A customer called with an emergency issue: A server that normally runs many MySQL instances wouldn’t start them up. Not only would it not start all of them, it wouldn’t even start the first one. The multiple instances were started through the mysql_multi init script. Perhaps you already know what was wrong!
It turns out that this server’s /etc/init.d/mysql_multi wouldn’t start unless it found the text “mysqld_multi” in the /etc/my.cnf file. Not a [mysqld_multi] config file section, but the text string “mysqld_multi”. It was using this text as a proxy for “I found a [mysqld_multi] configuration section.” This was a rather brittle test, as you can imagine.

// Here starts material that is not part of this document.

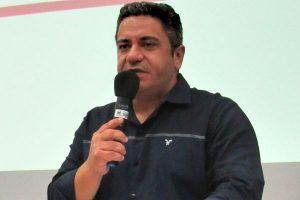 Robson Magela relata problema enfrentado por servidores da Educação de Araxá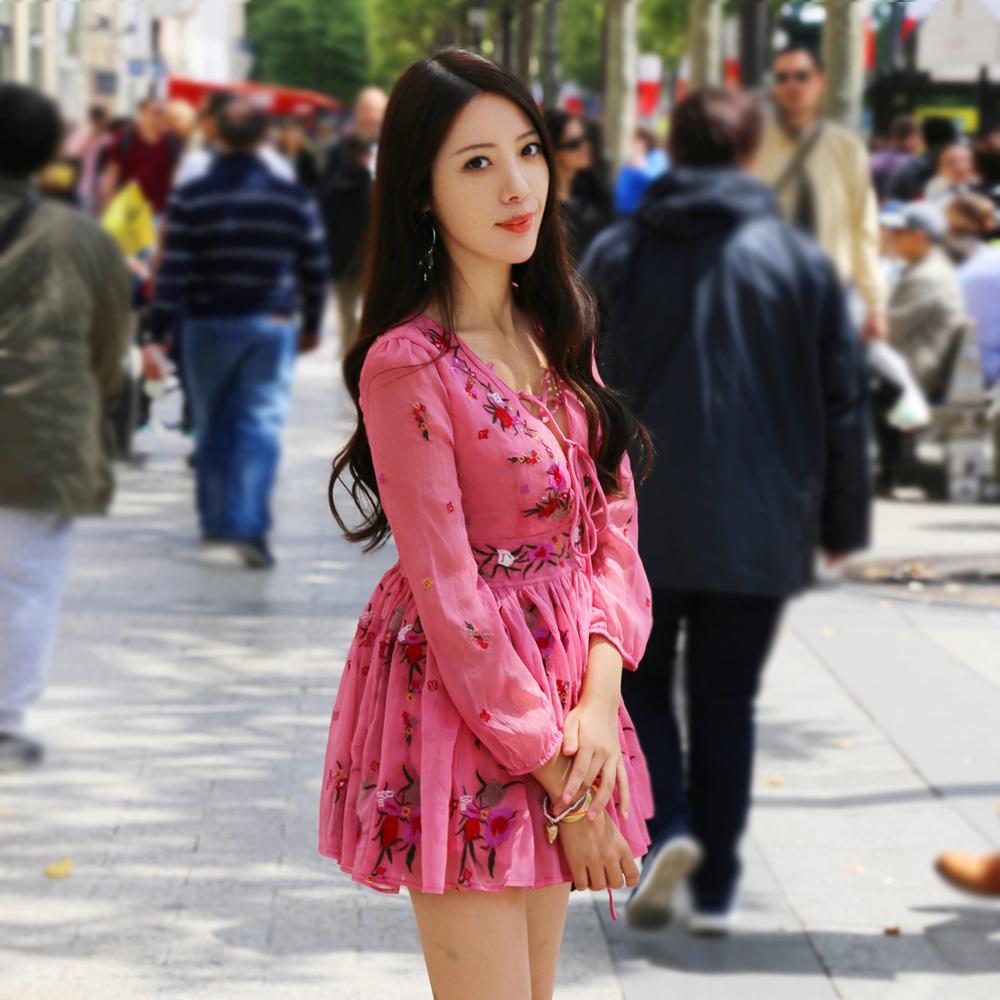 粉红色连衣裙 T-Baby韩版粉红色绣花雪纺连衣裙收腰显瘦修身气质女夏装2021新款_推荐淘宝好看的粉红色连衣裙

After reading the source, I determined that the my.cnf file was fine and the configuration should not be changed, and I could not understand what had changed since it was previously working. Perhaps an automated upgrade or a similar change to the system had broken it.
The fix was to place the following comment into the file.
# This comment is only necessary to make /etc/init.d/mysql_multi work OK, it greps for mysqld_multi in an 'if' statement
That’s the only time I can recall fixing software by putting a comment into its configuration file. Unfortunately I don’t recall what Linux distribution this was on; I just checked a recent download, and the official MySQL distribution contains a file called mysqld_multi (note the different name) that doesn’t contain this error-prone test.